Oggi per eccesso di autenticità utilizzerò per accompagnare le mie parole uno dei miei scatti, solitamente sono immagini prese dal web, creative commons si intende. Non potrei altrimenti. Alcune le ho cancellate per conflitto di identità, forse ne avrò dimenticata qualcuna. Ma dopotutto ci sono tracce di me ovunque… chissà se chi dice di conoscermi veramente riuscirebbe a rintracciarmi qui? Mentre le necessità del lavoro a cui non ho proprio voglio di tornare mi fissano da una parte dall’altra c’è questa foto presa da una dei tanti hardisk che si impilano come polvere nella mia stanza.

Questa foto è una delle tante scattate in luoghi a cui siamo appartenute e che non ho mai pubblicato. Contenute nelle migliaia di cartelle fotografiche che un giorno dovrò costringermi a sistemare. Lo dico ogni volta che mi perdo in file copiati all’infinito e cartelle duplicate ovunque.

In questi anni, a dire il vero, ti ho portato dentro alcuni dei miei lavori, ho portato dentro i colori della tua città, i silenzi scheletrici, gli spessori della nebbia, la pioggia su ogni cosa, il vento e le prospettive strette del tuo sguardo del Nord. Le tue parole. Le tue paure.
Ti ho custodita qui, e qui ti ho dato anche un nome perché il tuo all’inizio il mio cuore obliquo faceva fatica a pronunciarlo. Telleena aveva bisogno di un nome a cui aggrapparsi, in attesa di un ritorno che ammetto non avrei mai pensato si sarebbe celebrato. Eppure eccoci.

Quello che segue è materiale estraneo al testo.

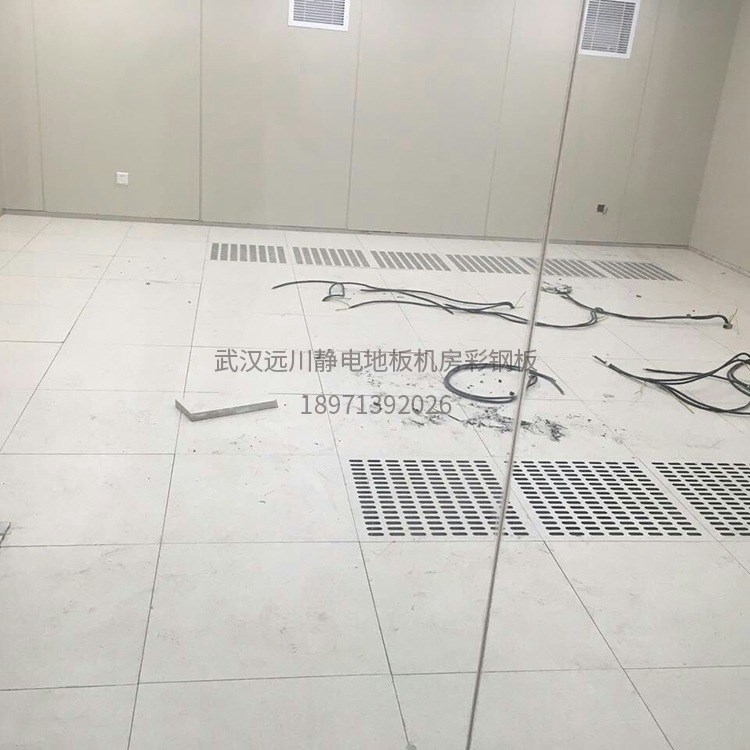 國標(biāo)無邊防靜電地板無縫靜電地板武漢數(shù)據(jù)機(jī)房專用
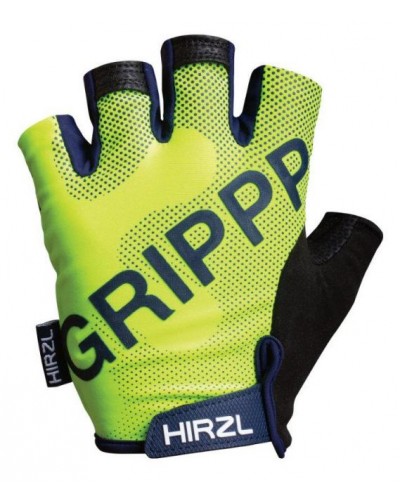 Велоперчатки Hirzl Grippp Tour 2.0 SF lemon/black (72230)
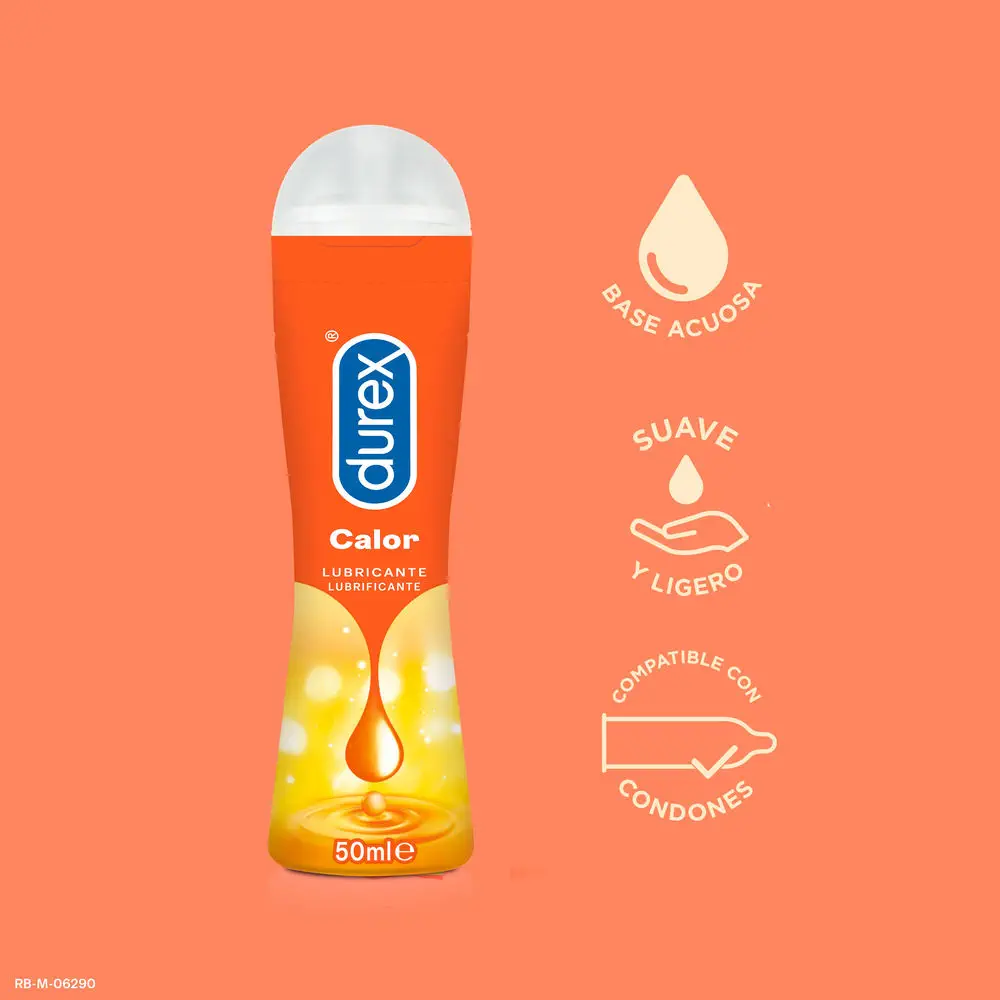 Play Efecto Calor - Play Heat Effect Intimate Lubricant by Durex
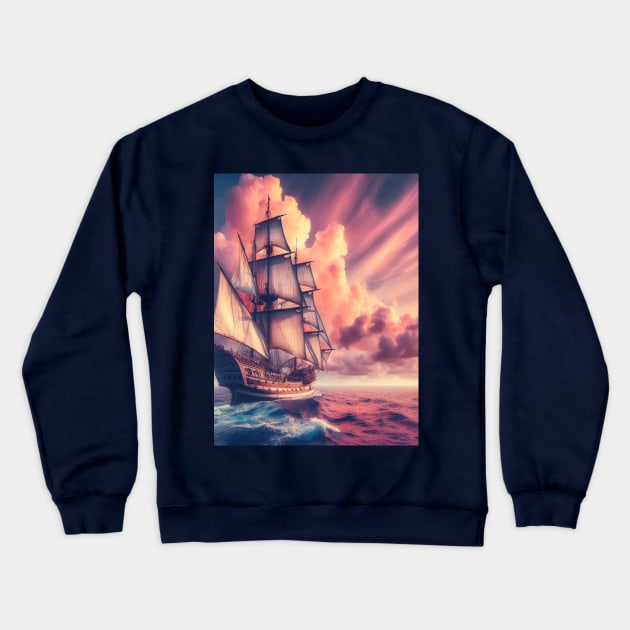 Navigation 4. Crewneck Sweatshirt by DAVT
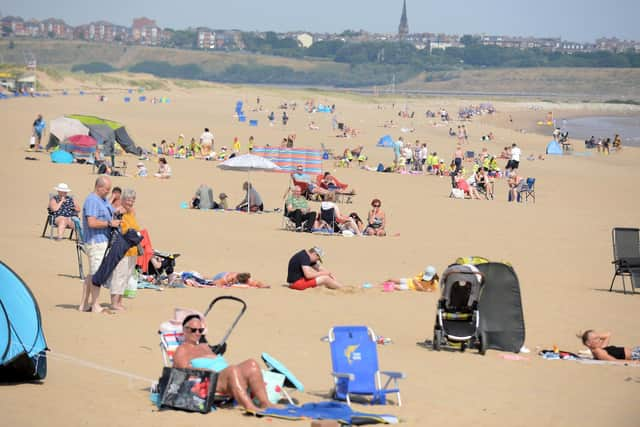 Sandhaven Beach.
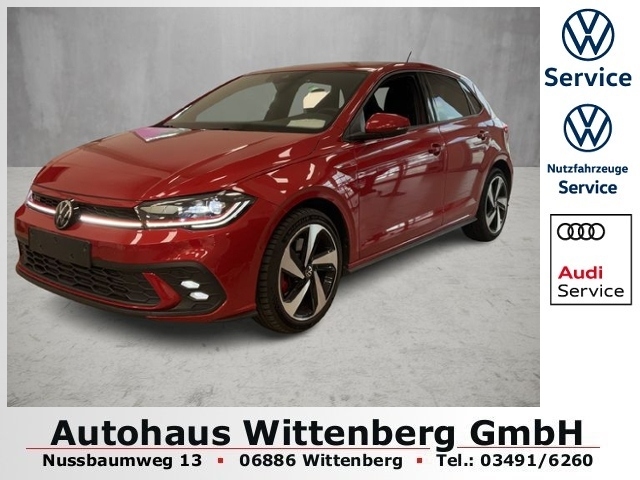 Polo GTI 2.0 TSI DSG LED*ACC*DC*DAB*SHZG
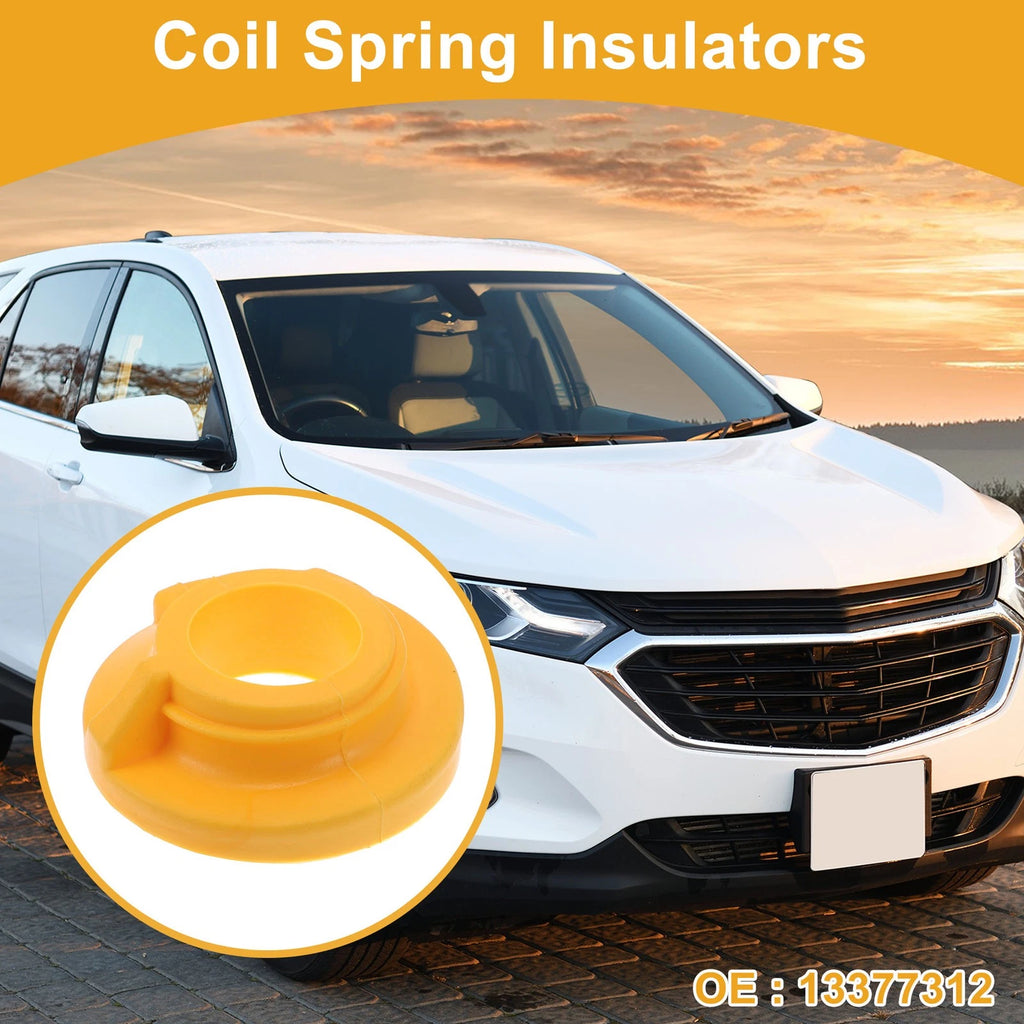 Front Lower Coil Spring Insulators Replacement for Chevrolet Equinox (2018–2025)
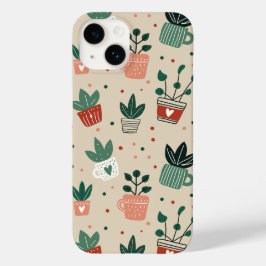 Funda Para iPhone 14 De Case-Mate Funda para iPhone con diseño de riego de plantas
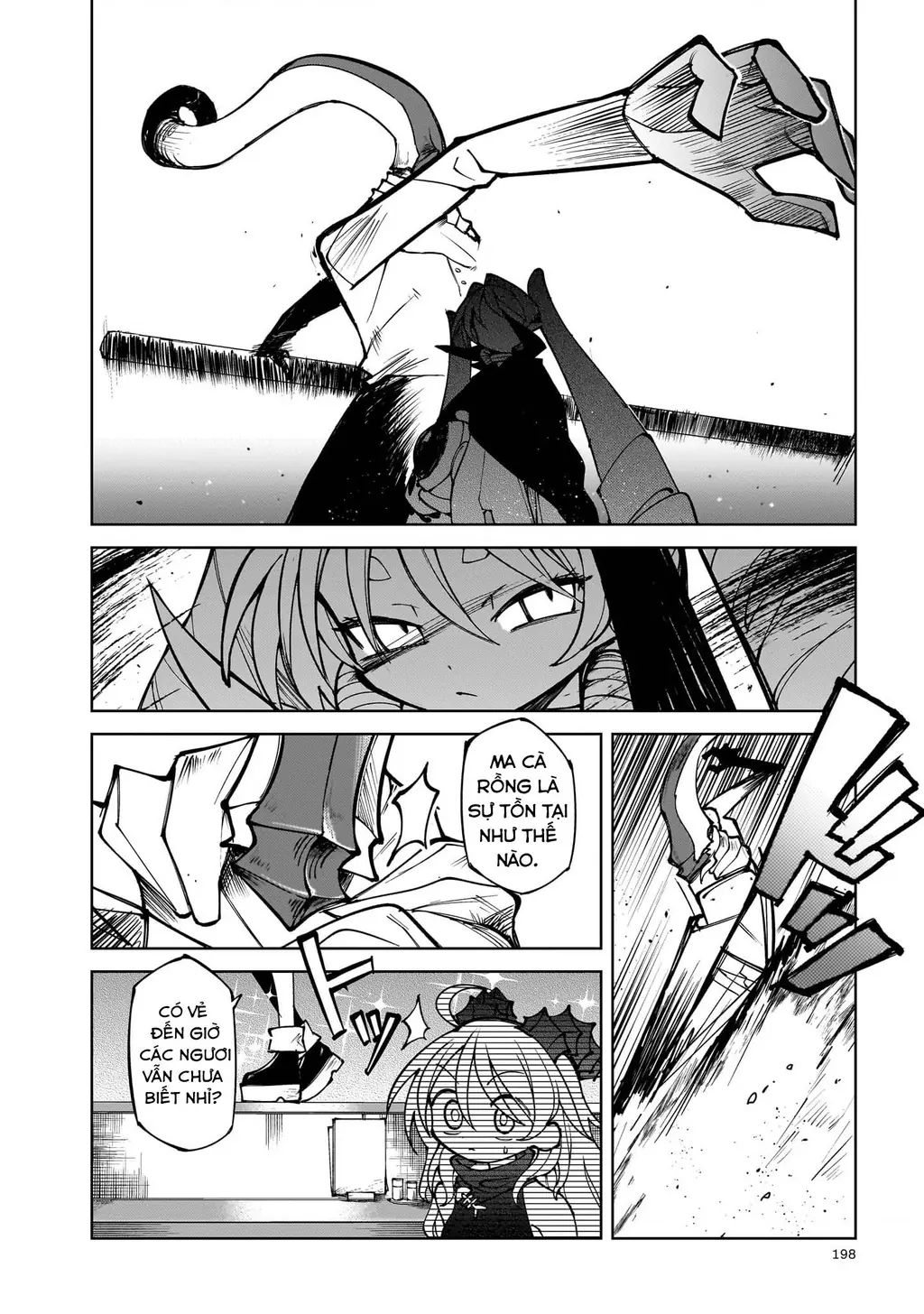 Abysmal Chapter 4 - Trang 5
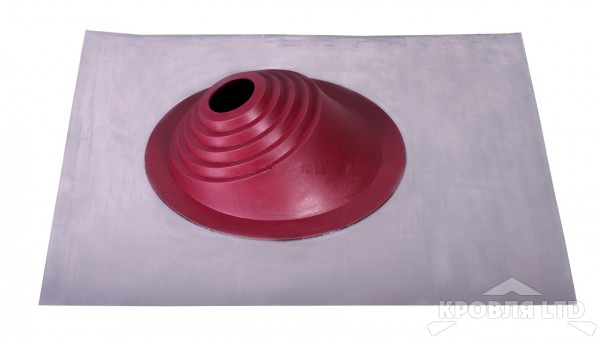 Проходной элемент Master Flash угловой №1 красный (75-200мм) +240 СИЛИКОН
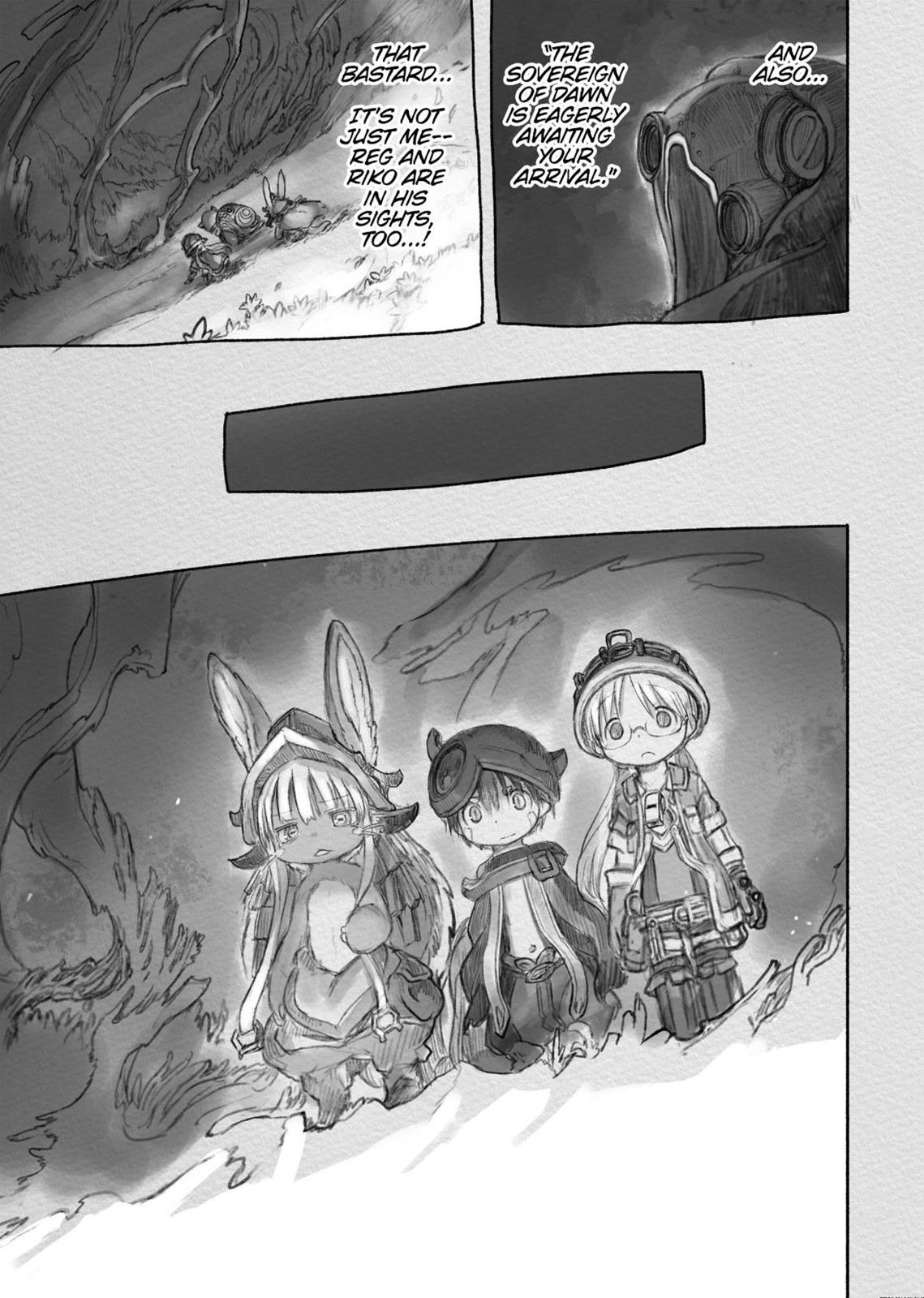 Read Made in Abyss ENGLISH Manga Online
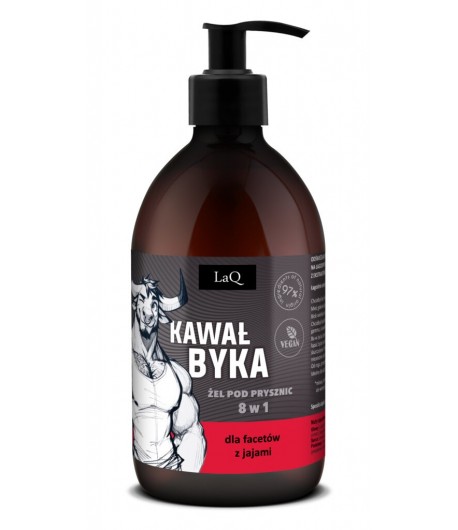 Kawał Byka Żel pod prysznic 8w1 - LaQ 500 ml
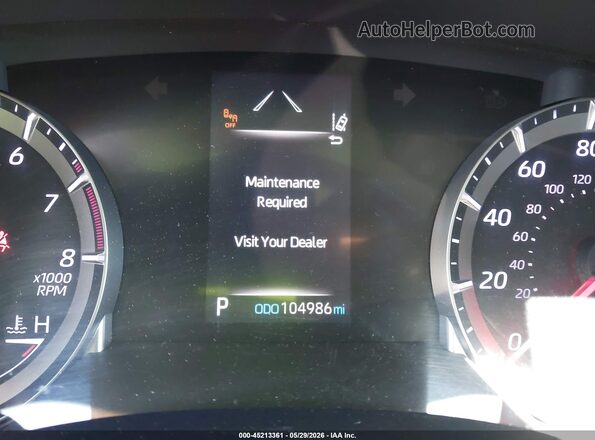 5TDZZRAH2MS044302 2021 TOYOTA HIGHLANDER Burgundy 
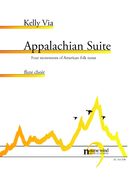 Appalachian Suite : Four Movements of American Folk Tunes For Flute Choir.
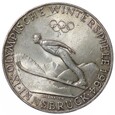 50 szylingów - Zimowe Igrzyska w Innsbrucku - Austria - 1964 rok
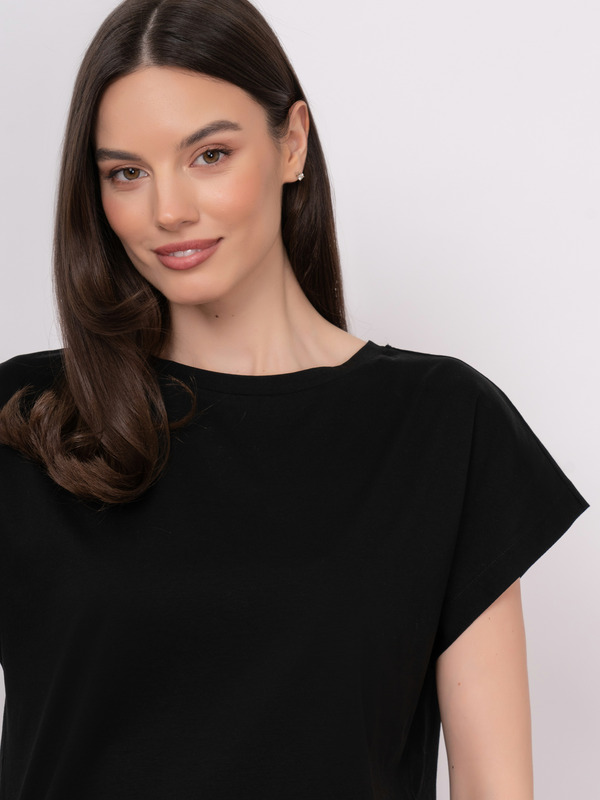 Э39410522 JADI/22-01 Джемпер с коротким рукавом Marella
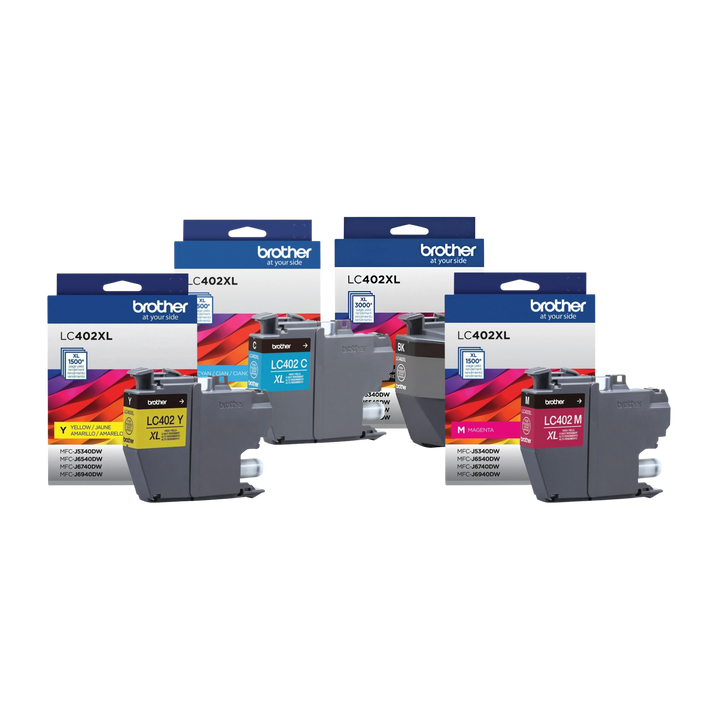 Brother LC-402XL — Cartuchos originales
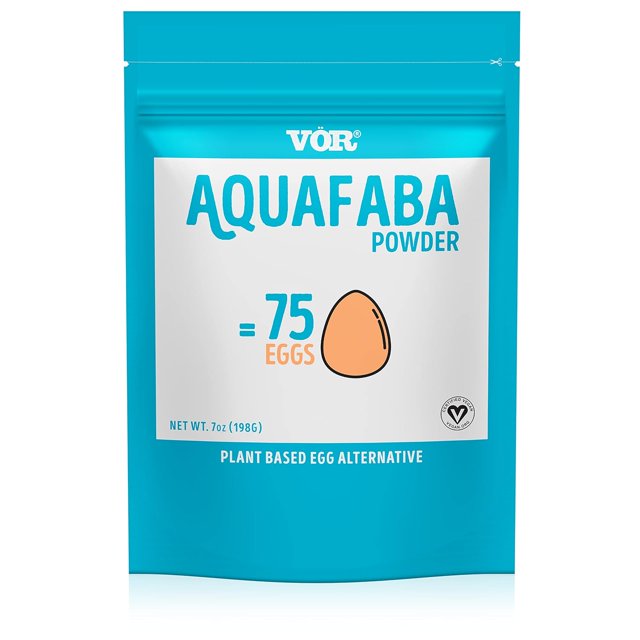 Aquafaba Powder (7oz) Vegan & Plant Based Egg Substitute Replaces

Questa foto di molti anni e traiettorie fa racconta tante storie, fuori dall’inquadratura ci sono due donne che sorridono e si baciano addossate ai vicoli di pietra, c’è una donna anziana che spinge una lunga barca in legno e rema sul lago d’Orta per raggiungere una testa d’ago verdeggiante chiamata isola di San Giulio, mentre il sole cala, le anatre si scrollano di dosso l’acqua e i lampioni iniziano ad accendersi uno dopo l’altro. C’è una donna che alle tue spalle insegue il tuo sorriso e immortala con il suo obiettivo lo sguardo che ama incrociare.

Nel cuore di quel lago addormentato c’è ancora l’eco di un nome ripetuto all’infinito.

”Coloro il cui nome è sempre pronunciato restano in vita […] Mai lasciarsi spaventare dalla parola fine”
Gianni Rodari, C’era due volte il Barone Lamberto ovvero, I misteri dell’isola di San Giulio, Einaudi, 1997

Eppure eccoci. Adesso, per esempio, c’è una tua domanda che pende tra le notifiche di whatsapp. Non sempre ho voglia di accoglierle.

Marta e Telleena non si sono mai più incontrate. Noi due in compenso abbiamo ripreso a parlare in un modo che ancora non riconosciamo del tutto come nostro. Siamo amiche, ti dico. No, no che non lo siamo! mi ribatte la tua voce sul petto. E cosa siamo? Nessuna delle due se lo è mai chiesto. Voluto chiedere. Chiederà.

Impareremo a essere qualcos’altro, ci sono così tante correnti.